WITH wine fraud across the globe estimated to be worth billions of dollars, University of Adelaide wine researchers are developing a new rapid method of authenticating wine.
The scientists identified the geographical origins of wines from three wine regions of Australia and from Bordeaux in France with 100 per cent accuracy with a novel technique of molecular fingerprinting using 'fluorescence spectroscopy', a technology that analyses fluorescence of molecules.
"Wine fraud is a significant problem for the global wine industry, given a yearly economic impact within Australia alone estimated at several hundred million dollars, and globally thought to be in the billions of dollars," said Ruchira Ranaweera - a PhD student in the University's Waite Research Institute who conducted the research.
"Wine authentication can help to avoid any uncertainty around wine labelling according to origin, variety or vintage.
"The application of a relatively simple technique like this could be adapted for use in the supply chain as a robust method for authentication or detection of adulterated wines."

▸ Dataset records:
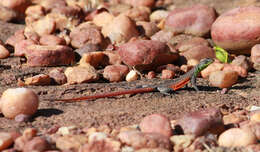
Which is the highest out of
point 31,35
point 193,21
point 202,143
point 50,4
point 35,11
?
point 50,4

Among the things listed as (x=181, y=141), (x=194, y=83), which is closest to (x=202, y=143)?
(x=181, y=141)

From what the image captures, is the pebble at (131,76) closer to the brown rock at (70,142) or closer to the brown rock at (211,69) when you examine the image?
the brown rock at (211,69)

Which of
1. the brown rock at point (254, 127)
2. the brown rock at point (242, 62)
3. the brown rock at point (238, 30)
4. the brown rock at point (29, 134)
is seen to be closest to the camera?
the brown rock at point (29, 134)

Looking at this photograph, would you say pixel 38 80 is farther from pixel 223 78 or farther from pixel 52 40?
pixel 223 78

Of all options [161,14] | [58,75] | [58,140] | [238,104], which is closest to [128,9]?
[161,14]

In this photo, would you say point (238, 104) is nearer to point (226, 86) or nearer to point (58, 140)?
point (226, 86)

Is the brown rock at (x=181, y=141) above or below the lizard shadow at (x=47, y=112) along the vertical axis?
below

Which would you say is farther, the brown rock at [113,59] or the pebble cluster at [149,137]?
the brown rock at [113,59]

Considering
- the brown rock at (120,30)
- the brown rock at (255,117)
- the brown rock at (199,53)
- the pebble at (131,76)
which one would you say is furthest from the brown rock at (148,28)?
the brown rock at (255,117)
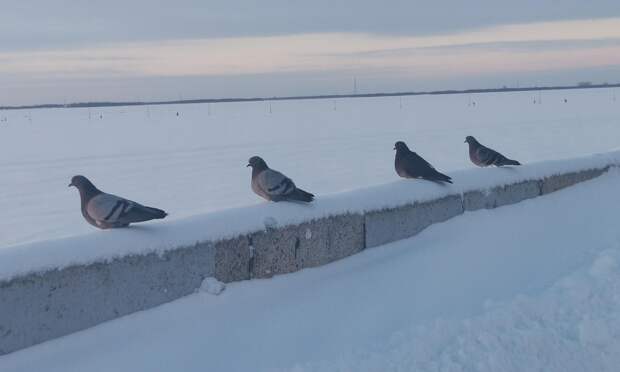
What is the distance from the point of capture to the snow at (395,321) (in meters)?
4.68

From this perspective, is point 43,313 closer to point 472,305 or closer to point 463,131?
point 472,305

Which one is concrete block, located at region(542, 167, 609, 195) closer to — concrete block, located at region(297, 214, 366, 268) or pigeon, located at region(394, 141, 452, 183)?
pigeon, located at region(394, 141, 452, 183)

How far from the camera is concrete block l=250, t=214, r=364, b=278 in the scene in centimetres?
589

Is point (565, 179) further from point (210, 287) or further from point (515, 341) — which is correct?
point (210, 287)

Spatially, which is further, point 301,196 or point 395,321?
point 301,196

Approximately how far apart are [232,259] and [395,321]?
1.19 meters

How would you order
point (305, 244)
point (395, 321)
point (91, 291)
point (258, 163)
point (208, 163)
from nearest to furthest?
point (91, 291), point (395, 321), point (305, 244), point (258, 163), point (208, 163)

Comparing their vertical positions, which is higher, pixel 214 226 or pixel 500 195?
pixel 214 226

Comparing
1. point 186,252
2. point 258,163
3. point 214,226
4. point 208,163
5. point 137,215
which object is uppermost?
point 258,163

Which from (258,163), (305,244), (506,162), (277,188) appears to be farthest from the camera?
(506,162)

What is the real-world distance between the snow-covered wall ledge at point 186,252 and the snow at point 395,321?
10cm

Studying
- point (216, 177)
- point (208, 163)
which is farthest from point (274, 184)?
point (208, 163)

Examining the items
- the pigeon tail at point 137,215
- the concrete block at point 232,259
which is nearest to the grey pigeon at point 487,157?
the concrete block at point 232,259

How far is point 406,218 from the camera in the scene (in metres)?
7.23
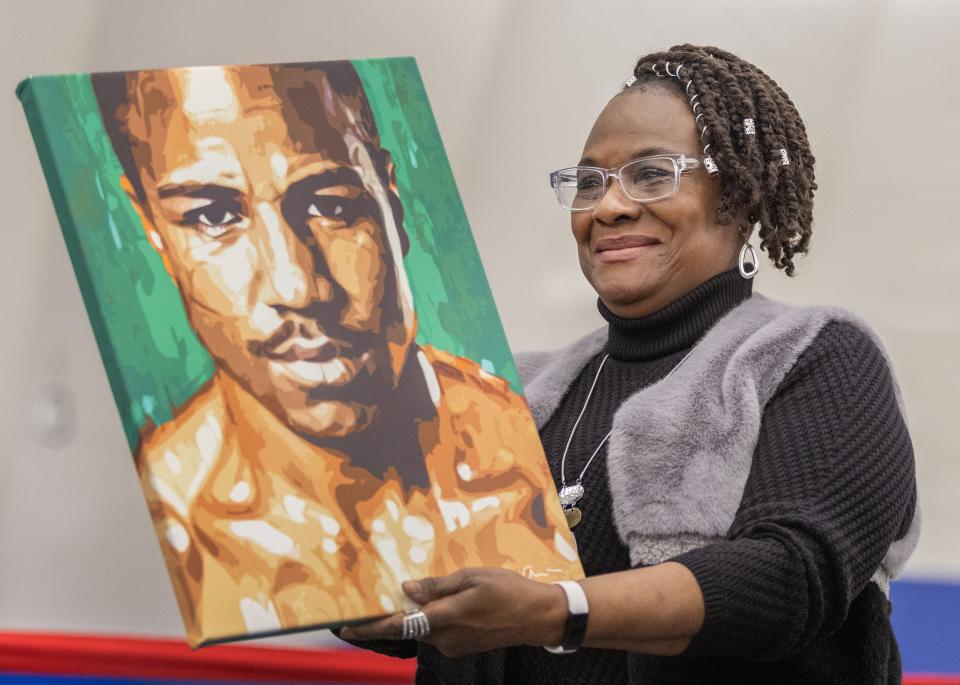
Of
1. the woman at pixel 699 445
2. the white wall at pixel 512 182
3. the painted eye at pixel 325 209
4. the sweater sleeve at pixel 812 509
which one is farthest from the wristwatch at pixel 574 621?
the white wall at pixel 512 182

▸ OBJECTIVE A:
In the wine authentication article, who conducted the research?
▸ OBJECTIVE B:
Supply the next few sentences of the wine authentication article, following on from its last line.

▸ TASK RESPONSE A:
Ruchira Ranaweera, a PhD student in the University's Waite Research Institute.

▸ TASK RESPONSE B:
The researchers focused on cabernet sauvignon - a globally important grape variety and the second most planted in Australia - from three Australian wine regions and Bordeaux in France, the birthplace of the variety.
They compared an existing approach for authentication, which involves measuring elements in wine samples using 'inductively coupled plasma-mass spectrometry' (ICP-MS), with the more simple, rapid and cost-effective fluorescence spectroscopy technique.
"This method provides a 'fingerprint' of the samples according to the presence of fluorophoric or light-emitting compounds," Ms Ranaweera said.
"When used in combination with a robust data analysis using a particular machine learning algorithm, it is proving to be a powerful technique for authentication."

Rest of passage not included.